Hello. My company received a loan in foreign currency in multiple tranches over a period of time. The amount was fixed in the contract at a specific rate (e.g. 61.96RUB:1USD) and received in RUB but repaid in USD with interest (the interest part is not an issue here).
The problem is that even though the correct amount has been repaid there is still a difference shown in the account caused by the discrepancy between the official exchange rate and the exchange rate of the loan the parties agreed upon (pic attached).
One way would be to just change the rate in the Manager exchange rate setting but I am curious whether there is a better way of recording this transaction. Is there a way to balance the account with exchange gain/loss? Thank you.
The exchange rate in Manager must be the actual exchange rate (from your central bank, your bank, OANDA, Wise or any legit source)
I’m sure you can force the exchange rate to match the contracted exchange rate when making loan principal and interest payment, this enables Manager to calculate a gain or lose on the repayment (actual interest exchange rate vs contracted exchange rate). I will demonstrate that later.
@Abeiku I am a bit surprised about your reply. We know that so called parallel or black markets distort anything, especially when the discrepancy between official and such rates is huge. I am not advocating that Manager should enable anything illegal but I think that users would benefit from allowing multiple rates. For example in Nigeria there are at least 3 formal rates based on what you do and then there is also the parallel market rate for any than need FOREX. I am sure Ghana is not much different.

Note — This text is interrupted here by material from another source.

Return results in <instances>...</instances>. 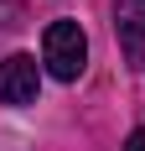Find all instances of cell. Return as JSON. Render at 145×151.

So the question is how within Manager to deal with this. We have not yet found the answer but may there is none.
This is a very normal practice. Businesses agree exchange rate in advance all the time.
The agreement is that, the lender is willing to accept 61.96RUB for every dollar in loan repayments regardless of what the actual exchange rate at the bank.
If the exchange rate is 65. RUB the business makes a gain because they will ask their bank to transfer only 61.96 RUB in settlement for every dollar.
You can enter 65 RUB as exchange rate but use 61.96 RUB in the settlement. The difference is a gain. I will post how to do that soon.
The loan was received in Bank A (RUB acc) and repaid from Bank B (USD acc). The currency of the liability account is the same as the base currency (USD).
My payment window does not look like the one you posted and there’s no option for indicating both base currency and loan currency. Maybe I didn’t set up the liability account right even though I was following the guide. Please let me know how to achieve the same functionality for my payments.
Another issue I’m facing right now is a revaluation of the loan amount for the end-of-the-year report. I believe there has to be a feature that recalculates the amount of the loan according to the exchange rate on December 31st, 2022 (OANDA) but I was not able to find it, Manager keeps giving the amount at the exchange rate on the day of transaction in the Balance Sheet. Thank you.
Go to settings and Set up Base currency - RUB, and Foreign Currency - USD
Go to Settings-> Control Accounts-> Bank and Cash accounts and create new control account for the USD loan account and put it in the Liabilities group.
Go to Bank and Cash accounts tab and create new Bank account for the USD loan account and select currency USD and also select the USD loan control account.
Set up your RUB Bank Account (if you have not already done so)
Use Inter Account Transfers to record drawdowns calculating the amounts manually using the set exchange rate 61.96 RUB/USD.
Record the loan payment using Inter Account transfer in the same manner using the set exchange rate.
Result should look like this.
I do not know your local laws, but I don’t think that you would need to record the liability at the current exchange rate at any point as the liability does not change due to the fixed rate.
Thank you for your response but I have attempted at solving the problem on my own and here’s what I did (pls feel free to correct my approach). Also, my base currency has always been USD and I cannot change it (having a few RUB transactions is just a temporary thing).
I have set up a new special account (Loan from XYZ) under control accounts (USD Loans Payable Acc in the Liabilities group) and allocated all the transactions there which allowed me to input the amounts in both currencies thus balancing the account correctly.
Please lmk whether this approach is different accounting-wise from the one you suggested (with bank and cash control acc) or also acceptable. Which one is better long-term?
Special accounts can be used for many purposes. If you have numerous loan accounts, rather than show them individually on a balance sheet, you can create all loans as special accounts within their own subsidiary ledgers, summarizing them in a single control account named Loans . This keeps your Balance Sheet concise enough to be easily analyzed, but lets you track what you owe on every loan.